USD/CHF: Buy At 0.9770
- Chicago Federal Reserve Bank President Charles Evans said he "could be fine" with the Fed raising rates in December, but he wanted to see how the economy and inflation progressed before deciding. Indeed, he cautioned that it might be better to wait for inflation to rise closer to the Fed's 2% target before moving. Evans has repeatedly expressed concern on the U.S. central bank's preferred measure of inflation moving back to its target rate. It currently stands at 1.7%. Evans in his speech said any rise in inflation above the current target would be minimal in the current environment so "if it became necessary, policy wouldn't have to do much work to lower inflation expectations back down to 2%."
- The Chicago Fed president does not have a vote this year on Fed policy but will become a voting member in 2017. Still, currently he does participate fully in deliberations.
- Traders currently predict a roughly 70% probability that the U.S. central bank will raise rates at its December meeting. Investors are looking to Wednesday's release of minutes of the latest Federal Reserve Open Market Committee meeting and Janet Yellen’s speech on Friday to see how close the Fed was to hiking rates last month.
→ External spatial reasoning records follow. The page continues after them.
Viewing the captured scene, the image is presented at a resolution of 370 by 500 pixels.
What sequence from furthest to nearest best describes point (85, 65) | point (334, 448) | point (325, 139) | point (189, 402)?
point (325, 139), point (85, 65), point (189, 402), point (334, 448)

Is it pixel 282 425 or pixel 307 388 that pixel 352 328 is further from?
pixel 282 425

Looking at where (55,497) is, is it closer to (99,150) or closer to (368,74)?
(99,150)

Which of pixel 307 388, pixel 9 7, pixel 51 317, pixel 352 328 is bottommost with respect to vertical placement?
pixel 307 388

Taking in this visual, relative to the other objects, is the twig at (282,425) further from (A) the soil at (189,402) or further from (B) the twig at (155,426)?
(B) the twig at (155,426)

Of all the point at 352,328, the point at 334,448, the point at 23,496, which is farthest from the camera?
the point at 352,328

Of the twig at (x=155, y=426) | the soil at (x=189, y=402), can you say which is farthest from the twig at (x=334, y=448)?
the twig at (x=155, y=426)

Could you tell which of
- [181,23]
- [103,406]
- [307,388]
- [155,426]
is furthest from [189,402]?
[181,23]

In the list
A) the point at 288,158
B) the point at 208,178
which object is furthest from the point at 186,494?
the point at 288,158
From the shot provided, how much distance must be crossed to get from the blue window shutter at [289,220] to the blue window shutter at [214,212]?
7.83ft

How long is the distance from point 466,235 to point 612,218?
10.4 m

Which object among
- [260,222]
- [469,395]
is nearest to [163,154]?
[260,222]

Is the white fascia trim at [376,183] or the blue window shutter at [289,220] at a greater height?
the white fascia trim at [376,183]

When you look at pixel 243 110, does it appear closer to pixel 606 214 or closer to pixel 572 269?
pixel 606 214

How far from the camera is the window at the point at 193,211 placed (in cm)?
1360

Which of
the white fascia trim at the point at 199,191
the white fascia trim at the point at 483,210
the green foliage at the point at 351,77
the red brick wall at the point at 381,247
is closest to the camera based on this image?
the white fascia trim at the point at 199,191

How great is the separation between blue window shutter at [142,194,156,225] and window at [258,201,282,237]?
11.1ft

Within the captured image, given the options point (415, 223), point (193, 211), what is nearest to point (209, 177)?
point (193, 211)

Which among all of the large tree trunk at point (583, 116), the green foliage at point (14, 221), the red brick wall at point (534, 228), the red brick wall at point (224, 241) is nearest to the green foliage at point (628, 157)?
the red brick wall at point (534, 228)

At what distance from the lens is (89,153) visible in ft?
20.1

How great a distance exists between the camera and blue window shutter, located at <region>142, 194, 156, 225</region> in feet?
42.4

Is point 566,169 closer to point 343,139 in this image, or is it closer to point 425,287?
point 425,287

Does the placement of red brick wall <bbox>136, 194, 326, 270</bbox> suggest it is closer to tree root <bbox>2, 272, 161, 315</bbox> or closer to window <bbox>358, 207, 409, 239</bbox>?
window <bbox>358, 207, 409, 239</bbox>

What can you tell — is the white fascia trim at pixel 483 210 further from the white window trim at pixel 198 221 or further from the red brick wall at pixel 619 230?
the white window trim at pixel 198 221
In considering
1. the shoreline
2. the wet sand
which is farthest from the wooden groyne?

- The dollar hit an 11-week high against a basket of major currencies on Tuesday . We have raised our USD/CHF bid to 0.9770, near 14-day exponential moving average.
AUD/NZD: Stay Bullish
- New Zealand's central bank reiterated on Tuesday that further policy easing will be needed to ensure that the inflation rate increases and settles near the middle of its target range.
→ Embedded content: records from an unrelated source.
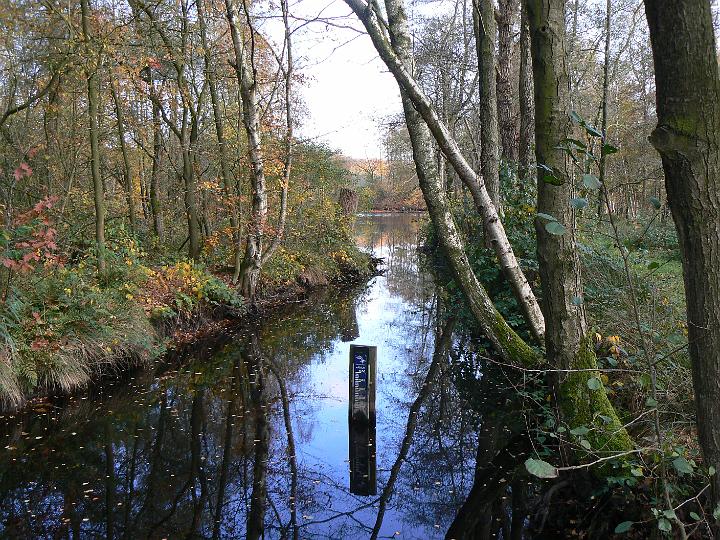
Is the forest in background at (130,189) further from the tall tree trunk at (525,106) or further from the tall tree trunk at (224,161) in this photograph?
the tall tree trunk at (525,106)

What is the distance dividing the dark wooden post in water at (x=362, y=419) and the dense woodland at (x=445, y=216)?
1251mm

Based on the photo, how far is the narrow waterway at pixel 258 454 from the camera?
183 inches

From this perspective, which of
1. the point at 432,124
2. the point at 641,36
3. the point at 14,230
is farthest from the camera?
the point at 641,36

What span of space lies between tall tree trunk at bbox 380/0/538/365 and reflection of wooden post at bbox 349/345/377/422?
1.62 meters

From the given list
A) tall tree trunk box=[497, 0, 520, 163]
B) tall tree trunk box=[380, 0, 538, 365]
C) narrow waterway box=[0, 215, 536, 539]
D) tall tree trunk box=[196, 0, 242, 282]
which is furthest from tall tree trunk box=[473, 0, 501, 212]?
tall tree trunk box=[196, 0, 242, 282]

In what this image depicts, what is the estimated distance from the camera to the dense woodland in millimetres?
2307

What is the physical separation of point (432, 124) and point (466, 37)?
16.1 meters

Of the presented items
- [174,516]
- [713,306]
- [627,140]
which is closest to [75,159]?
[174,516]

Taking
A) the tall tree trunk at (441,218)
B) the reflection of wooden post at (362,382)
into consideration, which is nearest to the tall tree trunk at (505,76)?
the tall tree trunk at (441,218)

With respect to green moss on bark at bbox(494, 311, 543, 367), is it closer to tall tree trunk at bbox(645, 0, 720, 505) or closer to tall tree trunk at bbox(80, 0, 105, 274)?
tall tree trunk at bbox(645, 0, 720, 505)

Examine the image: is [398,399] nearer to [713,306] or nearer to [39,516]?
[39,516]

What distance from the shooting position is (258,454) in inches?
232

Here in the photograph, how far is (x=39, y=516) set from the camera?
4.60 meters

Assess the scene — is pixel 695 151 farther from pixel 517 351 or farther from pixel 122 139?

- The central bank is mandated with keeping annual inflation at between 1 and 3%. The annual rate was 0.4%in the second quarter. In a speech, Assistant Governor John McDermott said that September quarter inflation, to be announced October 18, is expected to be low.
- The central bank kept the official cash rate on hold at 2.0% in September but left the door open for more rate cuts. McDermott said: “Our current projections and assumptions indicate that further policy easing will be required to ensure that future inflation settles near the middle of the target range.”
- The assistant governor's speech has sparked a new bout of selling on the NZD as traders continue to price in a rate cut at their November meeting. We stay bullish on the AUD/NZD.